The old men down at the end of the ward were admiring her, nudging each other.

“I suppose,” she said, “that I was trying to make a claim on you. But I thought in terms of your making a claim on me. If you wanted to.”

He said nothing.

“We aren’t, except biologically, mother and son, of course.” She had regained her faint smile. “You don’t remember me, and the baby I remember isn’t this man of twenty. All that is time past, irrelevant. But we are brother and sister, here and now. Which is what really matters, isn’t it?”

“I don’t know.”

She sat without speaking for a minute, then stood up. “You need to rest. You were quite ill the first time I came. They say you’ll be quite all right now. I don’t suppose I’ll be back.”

He did not speak. She said, “Goodbye, Shevek,” and turned from him as she spoke. He had either a glimpse or a nightmare imagination of her face changing drastically as she spoke, breaking down, going all to pieces. It must have been imagination. She walked out of the ward with the graceful measured gait of a handsome woman, and he saw her stop and speak, smiling, to the aide out in the hall.

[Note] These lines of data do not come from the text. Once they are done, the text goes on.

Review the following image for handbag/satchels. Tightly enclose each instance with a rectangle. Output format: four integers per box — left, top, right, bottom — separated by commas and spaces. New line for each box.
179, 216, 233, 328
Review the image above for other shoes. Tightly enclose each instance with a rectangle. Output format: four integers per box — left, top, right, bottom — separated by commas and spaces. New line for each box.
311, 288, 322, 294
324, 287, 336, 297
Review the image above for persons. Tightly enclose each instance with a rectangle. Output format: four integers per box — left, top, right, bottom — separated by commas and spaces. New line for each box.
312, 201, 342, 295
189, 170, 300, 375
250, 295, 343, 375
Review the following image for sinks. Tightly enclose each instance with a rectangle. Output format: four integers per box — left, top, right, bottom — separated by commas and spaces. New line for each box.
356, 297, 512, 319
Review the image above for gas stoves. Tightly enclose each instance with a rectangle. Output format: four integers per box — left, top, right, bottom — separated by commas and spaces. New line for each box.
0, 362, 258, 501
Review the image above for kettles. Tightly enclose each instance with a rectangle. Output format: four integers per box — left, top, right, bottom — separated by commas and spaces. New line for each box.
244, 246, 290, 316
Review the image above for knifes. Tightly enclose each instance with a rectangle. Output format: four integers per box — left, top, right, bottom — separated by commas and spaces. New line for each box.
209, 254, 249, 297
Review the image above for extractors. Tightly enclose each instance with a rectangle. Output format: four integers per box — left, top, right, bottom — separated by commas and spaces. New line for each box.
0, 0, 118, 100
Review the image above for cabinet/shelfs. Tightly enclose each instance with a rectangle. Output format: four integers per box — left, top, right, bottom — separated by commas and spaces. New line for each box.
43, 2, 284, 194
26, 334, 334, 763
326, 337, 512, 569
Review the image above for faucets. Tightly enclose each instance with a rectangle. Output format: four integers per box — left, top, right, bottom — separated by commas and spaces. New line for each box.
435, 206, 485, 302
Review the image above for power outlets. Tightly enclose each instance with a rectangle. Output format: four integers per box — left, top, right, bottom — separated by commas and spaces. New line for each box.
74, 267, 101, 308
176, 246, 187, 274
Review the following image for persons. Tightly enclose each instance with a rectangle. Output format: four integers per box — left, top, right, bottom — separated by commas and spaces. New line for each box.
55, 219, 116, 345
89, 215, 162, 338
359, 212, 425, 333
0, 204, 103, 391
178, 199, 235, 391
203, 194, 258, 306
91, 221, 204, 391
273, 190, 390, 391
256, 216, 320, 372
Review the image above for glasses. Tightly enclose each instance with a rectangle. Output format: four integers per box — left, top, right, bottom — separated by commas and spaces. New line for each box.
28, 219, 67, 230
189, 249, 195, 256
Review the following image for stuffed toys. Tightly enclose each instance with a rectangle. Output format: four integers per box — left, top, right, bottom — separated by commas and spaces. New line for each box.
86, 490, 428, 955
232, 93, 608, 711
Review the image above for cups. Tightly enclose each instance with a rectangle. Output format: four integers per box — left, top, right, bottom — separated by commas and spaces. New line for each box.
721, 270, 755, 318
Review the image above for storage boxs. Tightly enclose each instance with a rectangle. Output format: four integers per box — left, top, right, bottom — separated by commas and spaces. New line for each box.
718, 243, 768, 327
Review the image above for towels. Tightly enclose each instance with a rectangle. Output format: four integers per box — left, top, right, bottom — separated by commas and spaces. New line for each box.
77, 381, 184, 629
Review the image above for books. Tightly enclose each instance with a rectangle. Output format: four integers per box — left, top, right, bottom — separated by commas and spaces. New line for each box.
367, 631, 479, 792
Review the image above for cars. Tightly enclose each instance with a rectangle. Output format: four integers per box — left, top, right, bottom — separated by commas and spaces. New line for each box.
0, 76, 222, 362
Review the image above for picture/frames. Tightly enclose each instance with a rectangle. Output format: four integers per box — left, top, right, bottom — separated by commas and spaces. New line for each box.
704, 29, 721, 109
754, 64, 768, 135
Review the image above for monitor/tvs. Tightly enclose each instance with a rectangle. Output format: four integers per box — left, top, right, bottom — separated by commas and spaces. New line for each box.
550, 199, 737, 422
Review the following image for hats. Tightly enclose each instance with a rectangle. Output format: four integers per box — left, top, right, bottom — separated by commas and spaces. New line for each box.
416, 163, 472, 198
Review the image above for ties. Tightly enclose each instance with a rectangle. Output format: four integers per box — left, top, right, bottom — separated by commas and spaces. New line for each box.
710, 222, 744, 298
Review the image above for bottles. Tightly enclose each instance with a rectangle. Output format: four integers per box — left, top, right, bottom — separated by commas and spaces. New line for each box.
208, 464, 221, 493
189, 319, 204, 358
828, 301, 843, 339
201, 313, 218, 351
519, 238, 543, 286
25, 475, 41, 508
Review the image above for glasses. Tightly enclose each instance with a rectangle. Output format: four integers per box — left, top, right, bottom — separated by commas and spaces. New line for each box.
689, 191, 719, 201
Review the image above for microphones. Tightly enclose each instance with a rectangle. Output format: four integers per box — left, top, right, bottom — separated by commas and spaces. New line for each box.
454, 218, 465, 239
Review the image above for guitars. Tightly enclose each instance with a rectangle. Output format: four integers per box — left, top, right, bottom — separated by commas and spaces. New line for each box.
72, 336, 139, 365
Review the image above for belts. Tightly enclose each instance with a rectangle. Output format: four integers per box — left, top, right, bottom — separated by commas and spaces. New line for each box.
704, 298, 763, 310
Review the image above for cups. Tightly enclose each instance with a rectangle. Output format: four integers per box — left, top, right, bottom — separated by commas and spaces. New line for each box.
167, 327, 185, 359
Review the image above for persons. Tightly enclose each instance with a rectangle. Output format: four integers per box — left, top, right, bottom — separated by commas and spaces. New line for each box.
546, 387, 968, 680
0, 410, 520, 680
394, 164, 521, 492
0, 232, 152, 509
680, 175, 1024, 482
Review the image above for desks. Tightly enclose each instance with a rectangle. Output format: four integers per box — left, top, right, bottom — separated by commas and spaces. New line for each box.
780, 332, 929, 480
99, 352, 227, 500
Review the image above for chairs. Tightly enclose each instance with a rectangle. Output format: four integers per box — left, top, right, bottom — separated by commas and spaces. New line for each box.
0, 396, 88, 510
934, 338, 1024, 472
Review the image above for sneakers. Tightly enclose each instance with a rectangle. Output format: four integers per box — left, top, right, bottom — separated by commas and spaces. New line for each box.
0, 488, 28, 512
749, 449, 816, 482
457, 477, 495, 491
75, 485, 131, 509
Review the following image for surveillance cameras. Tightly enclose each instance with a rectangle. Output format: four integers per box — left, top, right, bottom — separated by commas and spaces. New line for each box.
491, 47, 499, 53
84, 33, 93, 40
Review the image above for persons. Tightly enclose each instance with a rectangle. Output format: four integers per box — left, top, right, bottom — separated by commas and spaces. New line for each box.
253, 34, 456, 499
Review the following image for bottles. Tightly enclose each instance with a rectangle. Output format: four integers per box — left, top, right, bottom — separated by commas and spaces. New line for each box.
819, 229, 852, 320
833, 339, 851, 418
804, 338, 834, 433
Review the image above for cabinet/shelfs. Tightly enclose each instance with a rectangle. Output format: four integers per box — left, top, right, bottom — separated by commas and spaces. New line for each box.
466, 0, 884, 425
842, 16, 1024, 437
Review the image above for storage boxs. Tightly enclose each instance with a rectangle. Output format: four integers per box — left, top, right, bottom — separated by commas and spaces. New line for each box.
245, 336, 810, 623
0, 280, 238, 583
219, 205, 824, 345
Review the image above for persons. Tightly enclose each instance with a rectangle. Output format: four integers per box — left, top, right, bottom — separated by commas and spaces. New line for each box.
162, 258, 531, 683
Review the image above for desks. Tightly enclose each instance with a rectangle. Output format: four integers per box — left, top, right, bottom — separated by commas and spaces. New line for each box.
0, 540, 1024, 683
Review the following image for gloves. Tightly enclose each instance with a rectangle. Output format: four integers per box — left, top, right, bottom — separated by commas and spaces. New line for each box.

He gave way to the fear that had come with her, the sense of the breaking of promises, the incoherence of time. He broke. He began to cry, trying to hide his face in the shelter of his arms, for he could not find the strength to turn over. One of the old men, the sick old men, came and sat on the side of the cot and patted his shoulder. “It’s all right, brother. It’ll be all right, little brother,” he muttered. Shevek heard him and felt his touch, but took no comfort in it. Even from the brother there is no comfort in the bad hour, in the dark at the foot of the wall.

Chapter 5

Shevek ended his career as a tourist with relief. The new term was opening at Ieu Eun; now he could settle down to live, and work, in Paradise, instead of merely looking at it from outside.

He took on two seminars and an open lecture course. No teaching was requested of him, but he had asked if he could teach, and the administrators had arranged the seminars. The open class was neither his idea nor theirs. A delegation of students came and asked him to give it. He consented at once. This was how courses were organized in Anarresti learning centers: by student demand, or on the teacher’s initiative, or by students and teachers together. When he found that the administrators were upset, he laughed. “Do they expect students not to be anarchists?” he said, “What else can the young be? When you are on the bottom, you must organize from the bottom up!” He had no intention of being administered out of the course — he had fought this kind of battle before — and because he communicated his firmness to the students, they held firm. To avoid unpleasant publicity the Rectors of the University gave in, and Shevek began his course to a first-day audience of two thousand. Attendance soon dropped. He stuck to physics, never going off into the personal or the political, and it was physics on a pretty advanced level. But several hundred students continued to come. Some came out of mere curiosity, to see the man from the Moon; others were drawn by Shevek’s personality, by the glimpses of the man and the libertarian which they could catch from his words even when they could not follow his mathematics. And a surprising number of them were capable of following both the philosophy and the mathematics.